Het is wenselijk over volgende items op Europees niveau afspraken te maken :

­ uitstippeling van een gemeenschappelijk Europees beleid op de afzonderlijke doch nauw met elkaar verweven gebieden van het asielbeleid en het migratiebeleid;

­ ontwikkeling van een totaalaanpak van de migraties waarbij de politieke aspecten, de mensenrechten en de ontwikkelingsvraagstukken in de landen en regio's van herkomst en in de transitgebieden voor ogen worden gehouden en gestreefd wordt naar terugdringing van de armoede, verbetering van de levensomstandigheden en van de werkgelegenheid, conflictpreventie, versteviging van de democratie en de eerbied voor de mensenrechten;

­ invoering van een gemeenschappelijke Europese asielregeling die steunt op de integratie en totale toepassing van het Verdrag van Genève, waarbij de niet-terugdrijving als beginsel gehandhaafd blijft en waarbij op korte termijn wordt gezorgd voor een duidelijke en operationele methode om te bepalen welke staat verantwoordelijk is voor de behandeling van een asielverzoek, gemeenschappelijke normen voor een billijke en doeltreffende asielprocedure, gemeenschappelijke minimumnormen voor de opvang van asielzoekers, de harmonisering van de regels betreffende de erkenning en de inhoud van de status van vluchteling alsook maatregelen betreffende andere vormen van bescherming (artikel 63, § 1, EG-Verdrag).

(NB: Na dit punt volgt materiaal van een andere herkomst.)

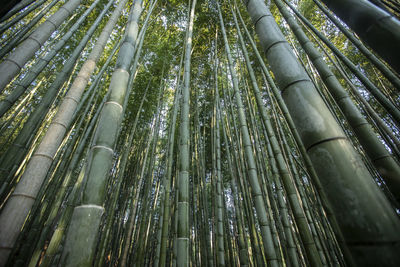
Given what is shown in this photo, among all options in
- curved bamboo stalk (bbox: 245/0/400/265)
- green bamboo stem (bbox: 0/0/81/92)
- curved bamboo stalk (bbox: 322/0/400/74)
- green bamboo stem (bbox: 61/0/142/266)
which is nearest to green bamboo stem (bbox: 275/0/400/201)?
curved bamboo stalk (bbox: 322/0/400/74)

Er dient binnen de EU een beschermingsstatuut uitgewerkt te worden;

­ uitbouw van een actief gemeenschappelijk beleid betreffende visa en valse documenten, daaronder begrepen een nauwere samenwerking tussen de consulaten van de EU in derde landen en eventueel de vestiging van gemeenschappelijke kantoren belast met de afgifte van EU-visa (artikel 62, EG-Verdrag);

­ aanpassing van de rechtspositie van onderdanen van derde landen aan die van onderdanen van de lidstaten, zodat iemand die gedurende een bepaalde periode legaal in een lidstaat verblijft en een langlopende verblijfsvergunning bezit zoveel mogelijk dezelfde rechten krijgt als de burgers van de Europese Unie (artikel 63, § 4, EG-Verdrag);

­ aanneming van een Europese richtlijn over de gezinshereniging en het recht van vreemdelingen om met hun gezin samen te wonen.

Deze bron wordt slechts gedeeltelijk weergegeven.